[What you have to do]
Give the number of lines in the records below that hold "over"; nothing else is needed.

Dataset entries:
»»
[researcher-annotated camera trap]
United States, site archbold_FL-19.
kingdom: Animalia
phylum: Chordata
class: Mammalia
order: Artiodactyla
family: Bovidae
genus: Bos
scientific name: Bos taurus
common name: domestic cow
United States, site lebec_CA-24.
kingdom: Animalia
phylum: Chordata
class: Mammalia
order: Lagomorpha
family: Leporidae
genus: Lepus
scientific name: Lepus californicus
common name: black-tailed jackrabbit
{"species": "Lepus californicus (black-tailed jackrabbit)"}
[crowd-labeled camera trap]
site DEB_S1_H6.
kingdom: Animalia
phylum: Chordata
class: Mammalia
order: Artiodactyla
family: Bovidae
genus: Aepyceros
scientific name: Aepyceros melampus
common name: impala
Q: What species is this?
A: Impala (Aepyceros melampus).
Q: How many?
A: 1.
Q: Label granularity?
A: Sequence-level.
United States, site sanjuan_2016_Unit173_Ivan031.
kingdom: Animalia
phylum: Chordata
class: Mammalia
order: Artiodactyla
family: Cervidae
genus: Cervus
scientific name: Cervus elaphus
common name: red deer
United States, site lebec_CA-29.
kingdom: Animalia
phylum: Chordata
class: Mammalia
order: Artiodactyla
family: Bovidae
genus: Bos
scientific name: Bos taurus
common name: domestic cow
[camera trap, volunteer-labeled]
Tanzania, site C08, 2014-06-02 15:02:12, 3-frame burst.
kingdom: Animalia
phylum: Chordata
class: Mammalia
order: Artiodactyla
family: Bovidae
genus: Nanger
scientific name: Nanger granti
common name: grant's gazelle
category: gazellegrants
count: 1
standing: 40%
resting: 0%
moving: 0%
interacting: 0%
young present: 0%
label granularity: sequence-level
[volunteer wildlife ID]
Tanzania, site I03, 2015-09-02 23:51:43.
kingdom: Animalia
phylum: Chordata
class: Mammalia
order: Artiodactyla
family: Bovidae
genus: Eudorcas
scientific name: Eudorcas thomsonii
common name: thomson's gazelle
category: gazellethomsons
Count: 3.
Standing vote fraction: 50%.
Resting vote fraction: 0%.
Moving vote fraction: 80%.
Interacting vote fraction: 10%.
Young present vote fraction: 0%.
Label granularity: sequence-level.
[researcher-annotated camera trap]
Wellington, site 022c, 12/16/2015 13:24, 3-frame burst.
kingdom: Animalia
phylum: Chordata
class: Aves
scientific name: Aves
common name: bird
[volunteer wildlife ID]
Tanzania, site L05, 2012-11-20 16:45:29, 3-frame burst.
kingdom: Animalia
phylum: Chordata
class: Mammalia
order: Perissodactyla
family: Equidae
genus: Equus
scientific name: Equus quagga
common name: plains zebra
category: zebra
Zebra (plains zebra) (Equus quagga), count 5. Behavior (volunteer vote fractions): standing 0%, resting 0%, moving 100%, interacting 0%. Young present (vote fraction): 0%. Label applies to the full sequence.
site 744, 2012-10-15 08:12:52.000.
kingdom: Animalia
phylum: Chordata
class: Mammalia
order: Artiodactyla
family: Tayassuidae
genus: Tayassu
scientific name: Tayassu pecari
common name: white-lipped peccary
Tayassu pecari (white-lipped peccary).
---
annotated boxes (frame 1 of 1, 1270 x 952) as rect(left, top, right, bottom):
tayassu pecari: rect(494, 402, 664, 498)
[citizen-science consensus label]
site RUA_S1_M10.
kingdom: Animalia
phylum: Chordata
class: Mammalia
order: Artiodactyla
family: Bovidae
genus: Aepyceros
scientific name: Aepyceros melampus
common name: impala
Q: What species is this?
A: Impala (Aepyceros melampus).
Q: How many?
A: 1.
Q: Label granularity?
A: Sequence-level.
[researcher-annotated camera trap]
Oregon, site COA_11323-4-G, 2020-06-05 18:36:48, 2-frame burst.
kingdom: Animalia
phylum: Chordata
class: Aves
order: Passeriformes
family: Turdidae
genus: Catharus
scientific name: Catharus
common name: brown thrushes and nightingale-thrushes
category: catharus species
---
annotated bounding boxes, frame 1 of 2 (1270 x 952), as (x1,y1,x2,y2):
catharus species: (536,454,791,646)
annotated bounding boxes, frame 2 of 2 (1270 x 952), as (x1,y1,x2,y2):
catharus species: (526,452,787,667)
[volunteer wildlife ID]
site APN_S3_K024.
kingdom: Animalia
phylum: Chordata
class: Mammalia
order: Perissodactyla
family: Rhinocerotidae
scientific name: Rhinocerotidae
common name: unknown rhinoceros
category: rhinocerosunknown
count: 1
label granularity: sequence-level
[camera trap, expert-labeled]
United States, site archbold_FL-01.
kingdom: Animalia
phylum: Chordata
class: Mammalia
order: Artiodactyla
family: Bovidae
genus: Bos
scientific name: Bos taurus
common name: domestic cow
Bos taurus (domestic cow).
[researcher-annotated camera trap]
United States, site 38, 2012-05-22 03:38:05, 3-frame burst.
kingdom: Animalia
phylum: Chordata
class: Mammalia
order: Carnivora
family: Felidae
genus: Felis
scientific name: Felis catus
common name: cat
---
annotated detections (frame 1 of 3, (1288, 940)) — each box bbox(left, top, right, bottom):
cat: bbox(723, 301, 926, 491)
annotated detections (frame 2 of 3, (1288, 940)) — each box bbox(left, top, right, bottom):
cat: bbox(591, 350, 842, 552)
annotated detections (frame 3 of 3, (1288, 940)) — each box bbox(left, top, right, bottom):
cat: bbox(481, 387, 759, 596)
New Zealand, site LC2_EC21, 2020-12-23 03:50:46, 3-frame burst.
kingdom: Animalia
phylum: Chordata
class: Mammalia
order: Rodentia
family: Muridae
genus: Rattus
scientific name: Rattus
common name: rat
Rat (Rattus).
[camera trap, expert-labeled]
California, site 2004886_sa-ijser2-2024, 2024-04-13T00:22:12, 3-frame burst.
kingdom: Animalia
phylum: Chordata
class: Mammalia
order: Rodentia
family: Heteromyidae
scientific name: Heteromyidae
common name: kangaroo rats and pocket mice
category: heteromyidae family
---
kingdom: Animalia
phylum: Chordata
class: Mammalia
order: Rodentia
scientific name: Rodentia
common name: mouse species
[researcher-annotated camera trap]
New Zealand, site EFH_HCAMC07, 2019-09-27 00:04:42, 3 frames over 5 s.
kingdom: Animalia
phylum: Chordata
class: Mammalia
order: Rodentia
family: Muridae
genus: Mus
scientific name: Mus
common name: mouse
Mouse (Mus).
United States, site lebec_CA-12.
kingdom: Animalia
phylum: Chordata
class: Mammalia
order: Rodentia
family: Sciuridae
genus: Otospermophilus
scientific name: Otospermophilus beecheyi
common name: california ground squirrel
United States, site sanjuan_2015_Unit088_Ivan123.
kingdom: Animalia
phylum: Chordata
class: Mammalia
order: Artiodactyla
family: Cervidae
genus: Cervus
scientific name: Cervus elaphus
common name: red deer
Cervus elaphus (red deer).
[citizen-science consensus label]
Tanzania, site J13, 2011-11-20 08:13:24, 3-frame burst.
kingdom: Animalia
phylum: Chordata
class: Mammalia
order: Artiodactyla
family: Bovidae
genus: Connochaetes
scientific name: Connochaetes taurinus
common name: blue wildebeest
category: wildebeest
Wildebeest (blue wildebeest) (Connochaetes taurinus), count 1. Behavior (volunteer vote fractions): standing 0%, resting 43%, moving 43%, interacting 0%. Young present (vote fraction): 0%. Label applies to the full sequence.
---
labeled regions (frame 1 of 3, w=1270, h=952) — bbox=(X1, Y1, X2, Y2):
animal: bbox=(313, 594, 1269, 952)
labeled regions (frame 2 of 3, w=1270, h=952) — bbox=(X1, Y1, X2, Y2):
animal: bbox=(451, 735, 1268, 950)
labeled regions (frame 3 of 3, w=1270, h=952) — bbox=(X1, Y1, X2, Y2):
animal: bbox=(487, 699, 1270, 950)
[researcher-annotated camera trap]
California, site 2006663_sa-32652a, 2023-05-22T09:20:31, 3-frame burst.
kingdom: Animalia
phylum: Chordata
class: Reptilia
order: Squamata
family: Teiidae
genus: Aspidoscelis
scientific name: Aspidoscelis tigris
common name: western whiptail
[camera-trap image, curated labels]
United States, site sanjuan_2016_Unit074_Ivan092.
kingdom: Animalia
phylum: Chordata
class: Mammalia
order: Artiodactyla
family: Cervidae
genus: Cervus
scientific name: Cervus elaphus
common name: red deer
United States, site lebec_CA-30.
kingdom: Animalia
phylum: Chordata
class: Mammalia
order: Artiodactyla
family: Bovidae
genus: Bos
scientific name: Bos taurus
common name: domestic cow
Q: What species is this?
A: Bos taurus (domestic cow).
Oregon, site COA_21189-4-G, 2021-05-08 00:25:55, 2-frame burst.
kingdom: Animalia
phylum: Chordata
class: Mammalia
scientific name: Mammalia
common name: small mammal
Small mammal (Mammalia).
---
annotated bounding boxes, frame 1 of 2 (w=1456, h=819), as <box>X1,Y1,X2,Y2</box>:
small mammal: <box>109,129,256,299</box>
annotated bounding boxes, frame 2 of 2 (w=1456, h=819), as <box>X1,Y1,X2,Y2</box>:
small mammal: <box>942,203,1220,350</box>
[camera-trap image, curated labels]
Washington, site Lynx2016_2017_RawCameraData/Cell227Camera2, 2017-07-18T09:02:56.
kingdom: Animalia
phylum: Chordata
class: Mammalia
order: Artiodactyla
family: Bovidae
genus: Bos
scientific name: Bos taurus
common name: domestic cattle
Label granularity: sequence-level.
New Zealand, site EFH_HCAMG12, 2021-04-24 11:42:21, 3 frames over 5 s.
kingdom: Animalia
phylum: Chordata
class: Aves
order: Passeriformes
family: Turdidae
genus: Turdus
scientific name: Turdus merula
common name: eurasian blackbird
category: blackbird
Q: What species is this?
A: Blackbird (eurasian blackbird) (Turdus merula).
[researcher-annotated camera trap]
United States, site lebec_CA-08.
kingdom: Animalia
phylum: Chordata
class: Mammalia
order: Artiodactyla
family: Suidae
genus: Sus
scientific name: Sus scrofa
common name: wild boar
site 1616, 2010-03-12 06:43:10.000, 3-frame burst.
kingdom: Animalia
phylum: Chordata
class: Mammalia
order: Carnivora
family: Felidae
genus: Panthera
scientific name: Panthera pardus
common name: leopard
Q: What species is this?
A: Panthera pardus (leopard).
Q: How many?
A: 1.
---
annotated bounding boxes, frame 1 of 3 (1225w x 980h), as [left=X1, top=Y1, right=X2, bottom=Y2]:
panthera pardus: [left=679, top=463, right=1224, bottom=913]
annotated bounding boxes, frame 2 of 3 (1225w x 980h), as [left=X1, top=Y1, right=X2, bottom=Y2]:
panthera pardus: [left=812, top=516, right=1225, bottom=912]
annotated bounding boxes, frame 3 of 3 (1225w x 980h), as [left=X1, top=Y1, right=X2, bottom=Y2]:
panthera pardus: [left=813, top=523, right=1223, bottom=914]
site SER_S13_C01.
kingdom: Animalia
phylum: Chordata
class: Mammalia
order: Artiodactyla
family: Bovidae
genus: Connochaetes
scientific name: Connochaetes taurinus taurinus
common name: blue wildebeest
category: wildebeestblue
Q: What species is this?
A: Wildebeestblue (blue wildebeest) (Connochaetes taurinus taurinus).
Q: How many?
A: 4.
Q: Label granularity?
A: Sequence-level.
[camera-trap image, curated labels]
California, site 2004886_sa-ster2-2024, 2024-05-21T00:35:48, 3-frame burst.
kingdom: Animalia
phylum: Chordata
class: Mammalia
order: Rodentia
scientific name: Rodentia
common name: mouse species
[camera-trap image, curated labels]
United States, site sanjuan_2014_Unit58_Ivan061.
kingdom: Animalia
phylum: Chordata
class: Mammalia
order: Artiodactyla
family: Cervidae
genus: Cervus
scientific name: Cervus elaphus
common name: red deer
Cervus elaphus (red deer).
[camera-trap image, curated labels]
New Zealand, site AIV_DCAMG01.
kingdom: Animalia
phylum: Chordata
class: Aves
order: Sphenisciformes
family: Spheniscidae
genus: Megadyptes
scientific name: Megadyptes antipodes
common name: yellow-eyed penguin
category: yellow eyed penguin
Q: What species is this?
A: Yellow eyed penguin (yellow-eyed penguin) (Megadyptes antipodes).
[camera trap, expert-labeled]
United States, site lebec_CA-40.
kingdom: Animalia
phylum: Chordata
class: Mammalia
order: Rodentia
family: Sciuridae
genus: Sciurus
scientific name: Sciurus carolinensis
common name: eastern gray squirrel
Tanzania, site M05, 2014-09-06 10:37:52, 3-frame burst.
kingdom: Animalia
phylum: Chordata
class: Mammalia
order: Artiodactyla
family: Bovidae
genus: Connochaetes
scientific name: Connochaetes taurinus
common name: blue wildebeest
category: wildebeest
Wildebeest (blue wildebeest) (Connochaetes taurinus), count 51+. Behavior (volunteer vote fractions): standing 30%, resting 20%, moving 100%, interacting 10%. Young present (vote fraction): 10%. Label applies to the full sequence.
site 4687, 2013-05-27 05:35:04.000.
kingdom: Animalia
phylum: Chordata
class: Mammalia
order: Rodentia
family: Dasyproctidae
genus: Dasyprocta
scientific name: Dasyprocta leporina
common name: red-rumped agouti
««
[Answer section]
2